Je veux dire avant tout que nous n'avons pas attendu les révélations faites par la presse en 2018 pour conduire des contrôles : dans le respect du secret fiscal, auquel je suis tenu,...

M. Fabien Gay. Oh !

M. Éric Lombard, ministre. ... je puis vous dire que les premiers contrôles ont été réalisés en 2017 et ont conduit à plusieurs dépôts de plainte ainsi qu'à une dénonciation fiscale auprès du parquet national financier. Le 28 mars 2023, cinq établissements bancaires ont fait l'objet de perquisitions dans le cadre d'enquêtes visant des délits de fraude fiscale aggravée et de blanchiment. La main de l'État ne faiblira pas !

Pour ce qui est du texte d'interprétation que vous évoquez, paru au Bulletin officiel des finances publiques (Bofip) le 17 avril dernier, je veux commencer par rappeler qu'il est normal que l'administration commente les dispositions fiscales nouvelles d'une loi de finances.

Pour ce qui est des précisions qui font aujourd'hui polémique, le Gouvernement a eu l'occasion, lors des débats parlementaires, de souligner la nécessité de préciser le dispositif envisagé, et le texte a fait l'objet d'une concertation avec les banques de la place, mais également avec vous-même. Et, comme vous le signalez, nous avons eu plusieurs échanges oraux et écrits pour préciser les choses.

Pour ce qui est de l'avis de l'administration dont vous faites état, celle-ci n'a pas suggéré de ne pas publier ce texte : elle s'est prononcée sur une précision que, en effet, j'ai préféré maintenir contre son avis, ce qui est mon droit, me semble-t-il, en tant que ministre.

Enfin, et pour conclure, j'indique qu'un recours a été porté contre ce texte devant le Conseil d'État, lequel, en définitive, dira le droit. Mais je suis convaincu qu'en agissant ainsi nous avons respecté le Parlement tout en faisant droit à la nécessité d'expliciter les choses devant le contribuable. (Protestations sur des travées du groupe Les Républicains.)

M. le président. La parole est à M. Jean-François Husson, pour la réplique.

M. Jean-François Husson. Monsieur le ministre, ce n'est pas une surprise, vous ne m'avez pas convaincu. Du reste, vos administrations, lorsque je les ai auditionnées, m'ont malheureusement confirmé n'avoir reçu, depuis 2018 - vous n'êtes donc pas le seul ministre incriminé -, ni instructions ni commande politique en vue d'insérer dans un projet de loi de finances un article visant à lutter contre la fraude CumCum.

Je rappelle qu'il y en a désormais pour 4,5 milliards d'euros de redressements : cette délinquance en col blanc, nous n'en voulons pas ; elle est inacceptable ! (Bravo ! et applaudissements sur les travées des groupes Les Républicains et UC ainsi que sur des travées des groupes INDEP, RDSE, SER, CRCE-K et GEST.)

Monsieur le Premier ministre, j'ai entendu hier le doute sérieux que vous avez exposé devant l'Assemblée nationale au sujet de cette fraude massive que nous condamnons.
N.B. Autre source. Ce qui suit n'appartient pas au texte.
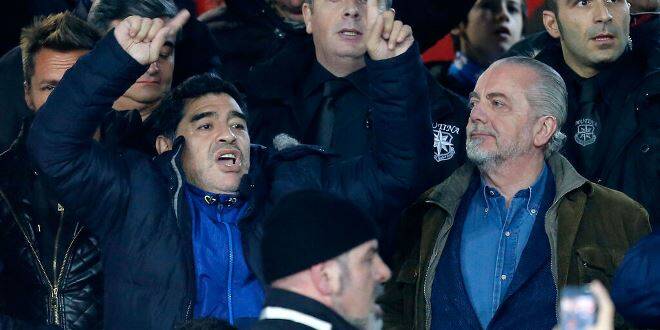 Morte Maradona, De Laurentiis: “Il nome di Diego allo Stadio San Paolo”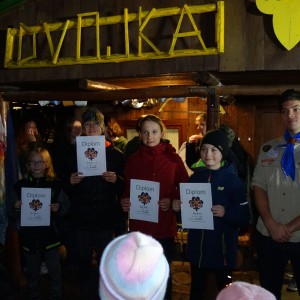 Vánoční oddílovka 2023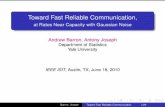 Barron Fast Reliable Communication Presentation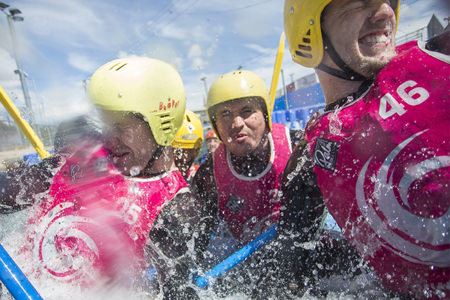 Get ready for a climbing adventure like no other! Cardiff Bay is about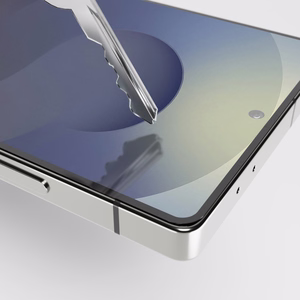 Puro Frame Apsauginis stiklas su juodu rėmu Samsung Galaxy S25 Ultra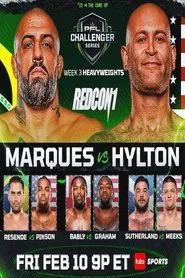 Poster do filme PFL 2023 Challenger Series: Week 3/Heavyweights - Marques vs. Hylton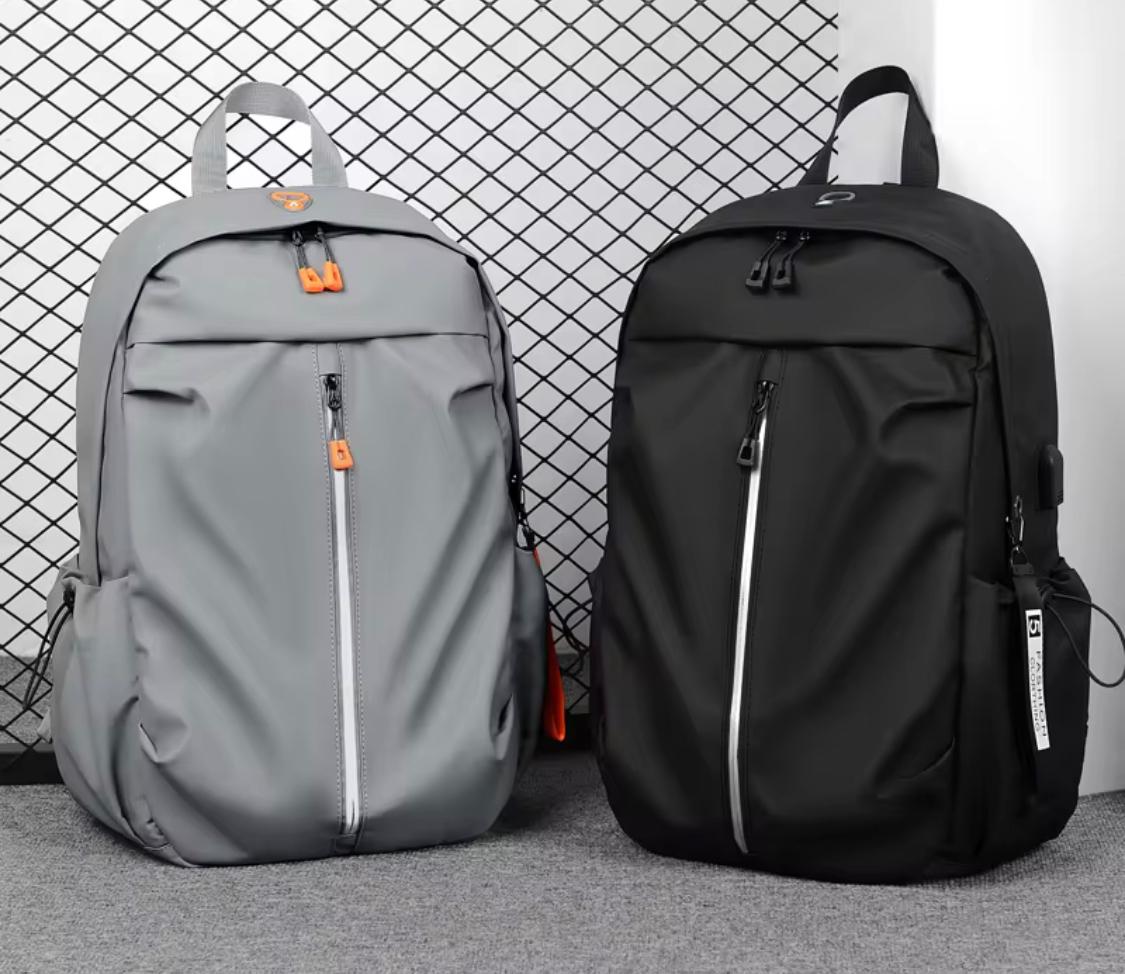 Waterproof backpacks School Bag Backpack for Men Women School Bag Bookbag USB Laptop Bag Notebook Bag Travel Bag Anti-Theft Leisure Nylon Cloth Bags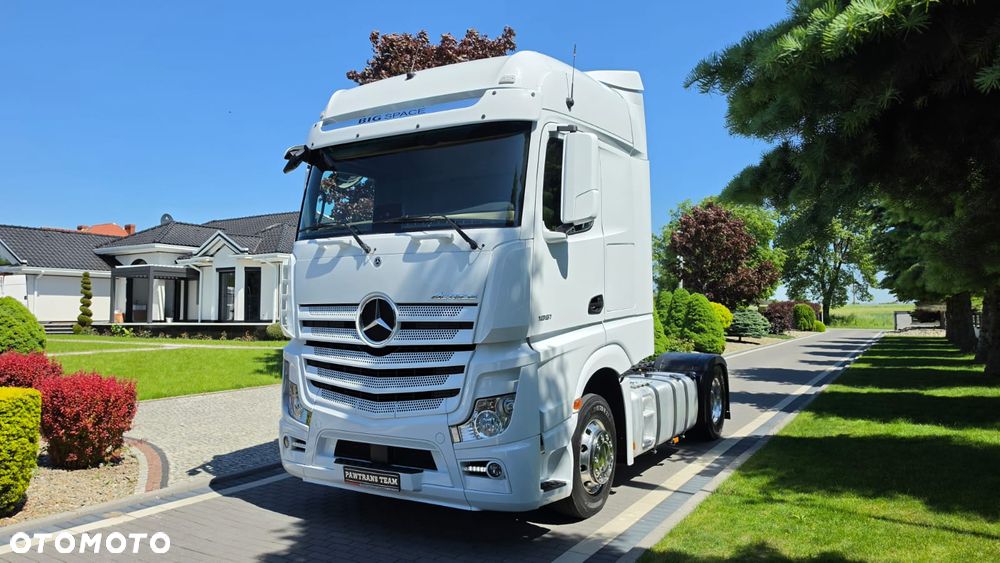 Mercedes-Benz MERCEDES-BENZ/// ACTROS/// 1851///2022///BIG SPACE/// JEDYNE 374 TYŚ KM///ALUFELGI/// LEDY///STAN BARDZO DOBRY - 1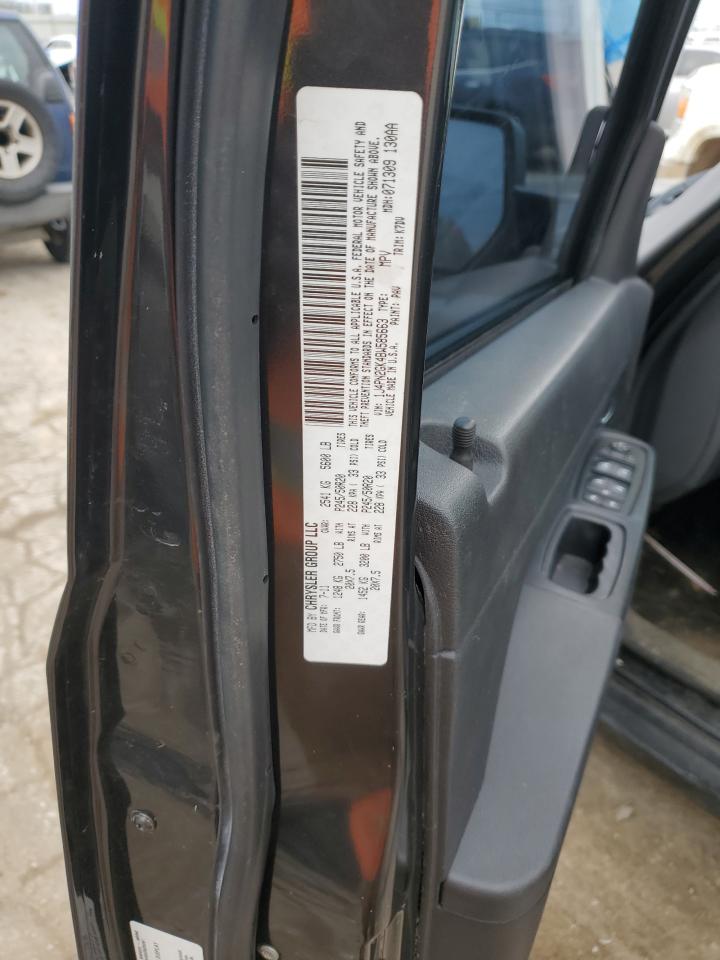 2011 Jeep Liberty (North America) VIN 1J4PN2GK4BW585663 Copart auction photo, top/roof damage thumbnail 12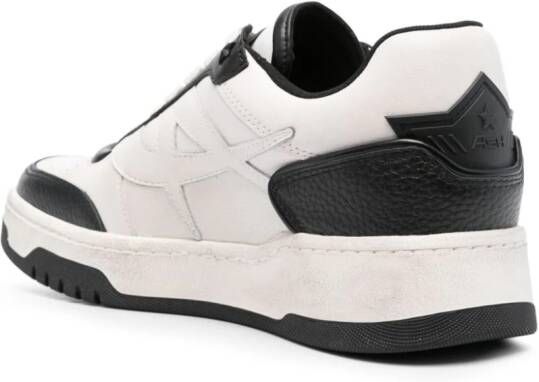 Ash Leren sneakers Zwart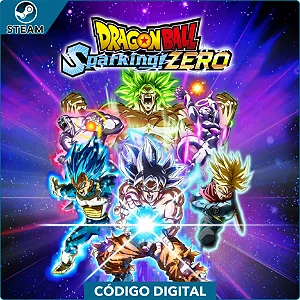 Dragon Ball Sparking Zero - PC Código Digital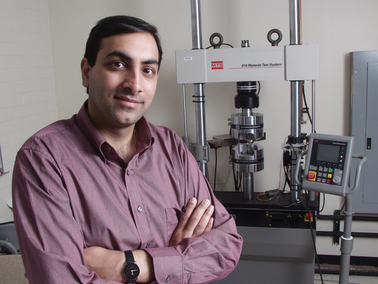 Engineering prof helping to boost capabilities of leading national research center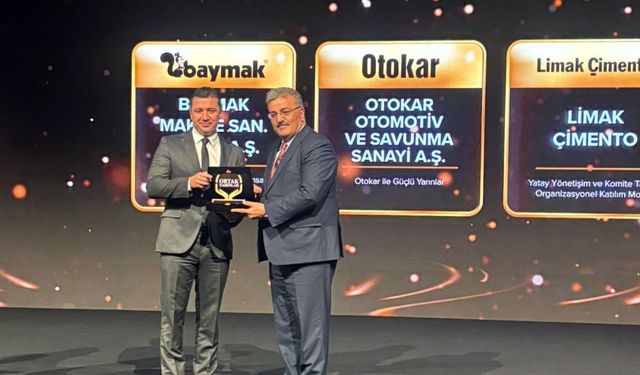 Otokar’ın Eğitim Projesine TİSK’ten Prestijli Ödül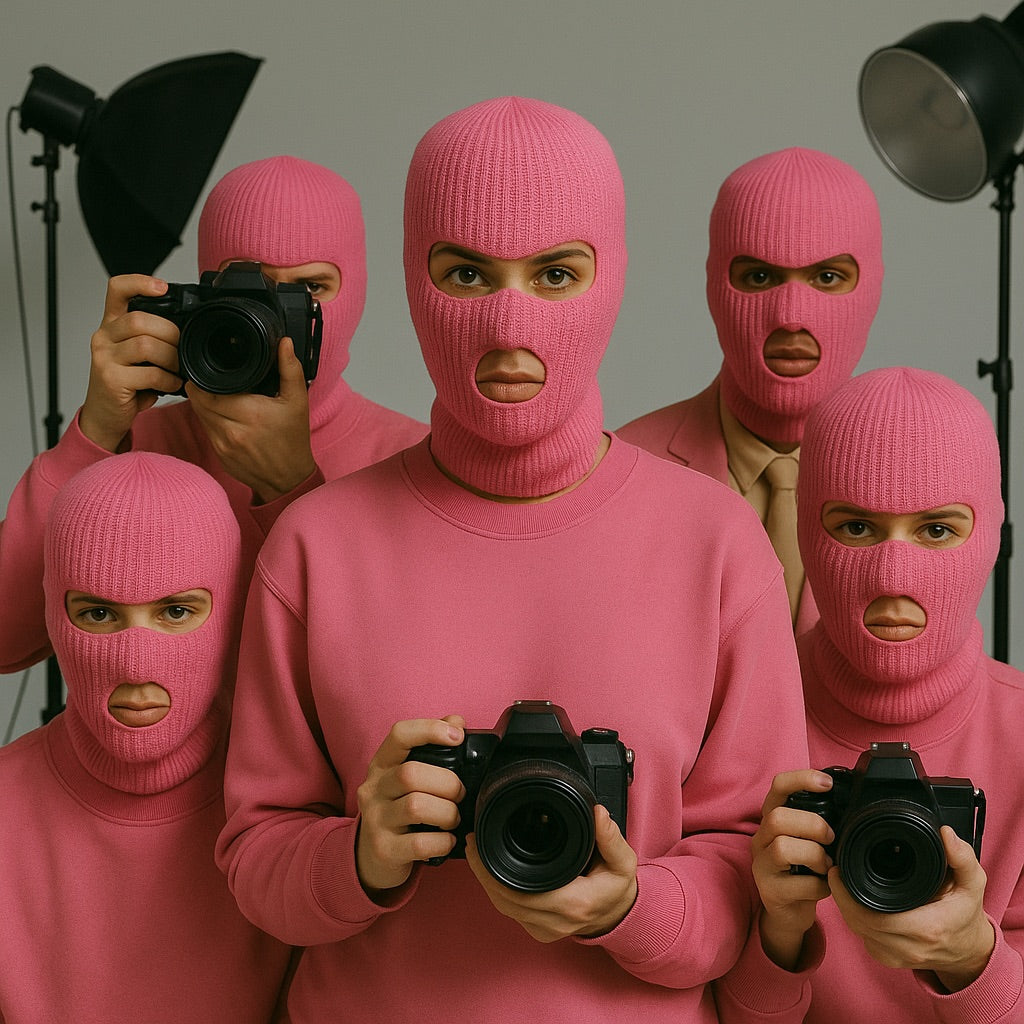Hot Pink Ski Face Mask Thief Mask Sheisty Mask  Hot Pink 3061HPI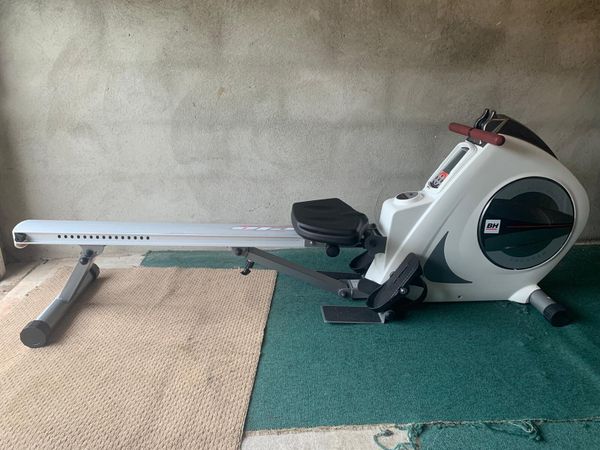 BH Fitness Vario rower foldable rowing machine LCD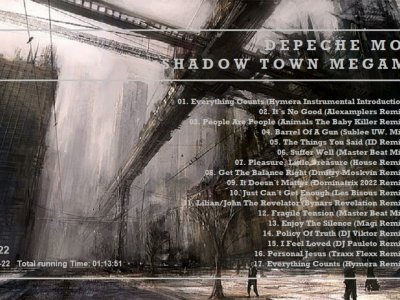 Depeche Mode - Shadow Town Megamix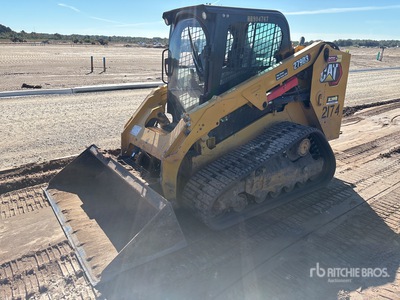 2023 Cat 279D3 Two-Speed High Flow XPS Oruga cargadora compacta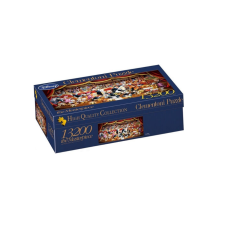 Clementoni Disney mesehősök HQC 13200 db-os puzzle - Clementoni puzzle, kirakós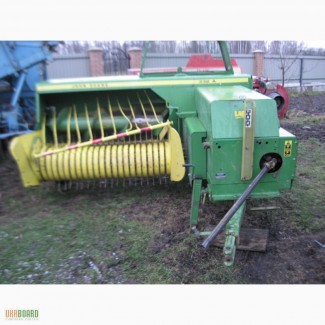 Прес підбирач John Deere 332 А б/у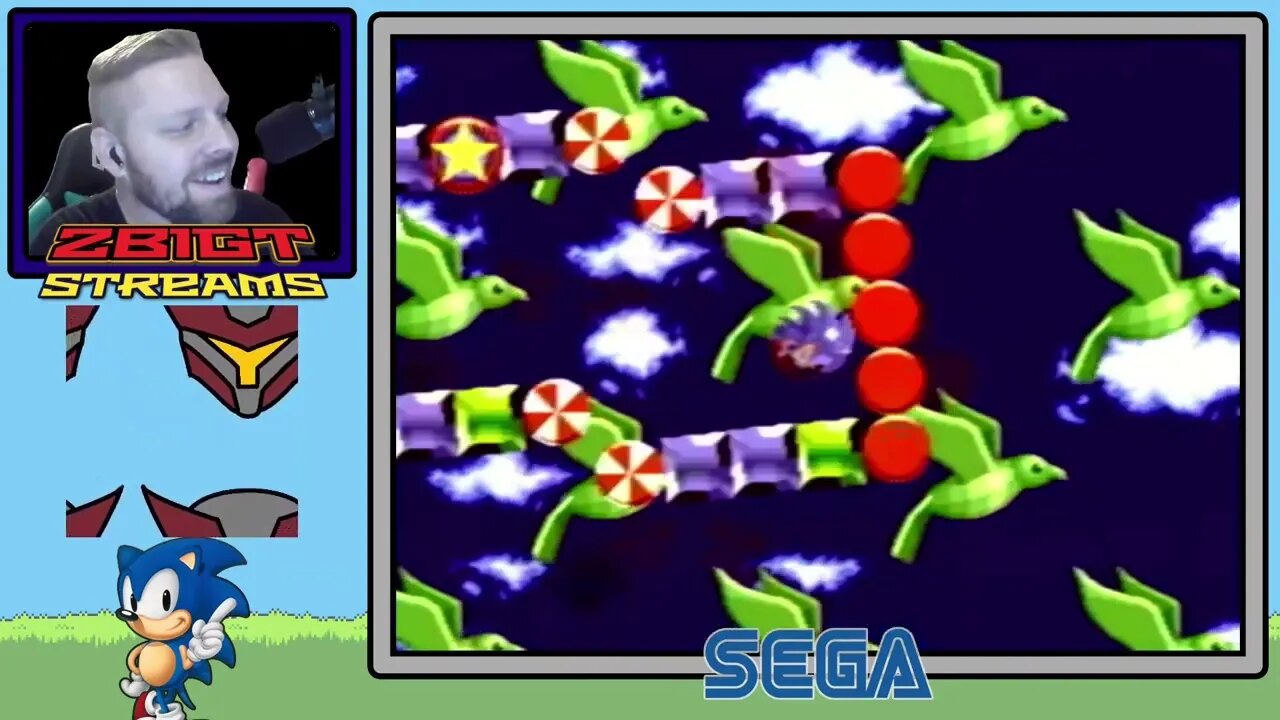 Sonic the Hedgehog 1, Stream from 11-05-22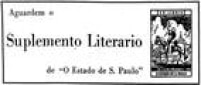 Ex-libris aparece no anúncio de lançamento do Suplemento Literário, publicado no <a href='http://https://acervo.estadao.com.br/pagina/#!/19560909-24956-nac-0003-999-3-not/busca/Aguardem+Liter%C3%A1rio' target='_blank'>Estadão de 09/9/1956.</a>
Vous avez rappelé votre attachement au respect du Parlement, qui est souverain par le vote qu'il exprime au nom du peuple français.

M. Bruno Sido. Oui !

M. Jean-François Husson. Reprenant votre principe d'action en matière de finances publiques, et vous rappelant ces vérités, nous vous permettons - mieux : nous vous demandons - d'agir en retirant ce texte. Notre République en serait grandement honorée ! (Applaudissements sur les travées des groupes Les Républicains, UC, INDEP, RDSE, SER, CRCE-K et GEST.)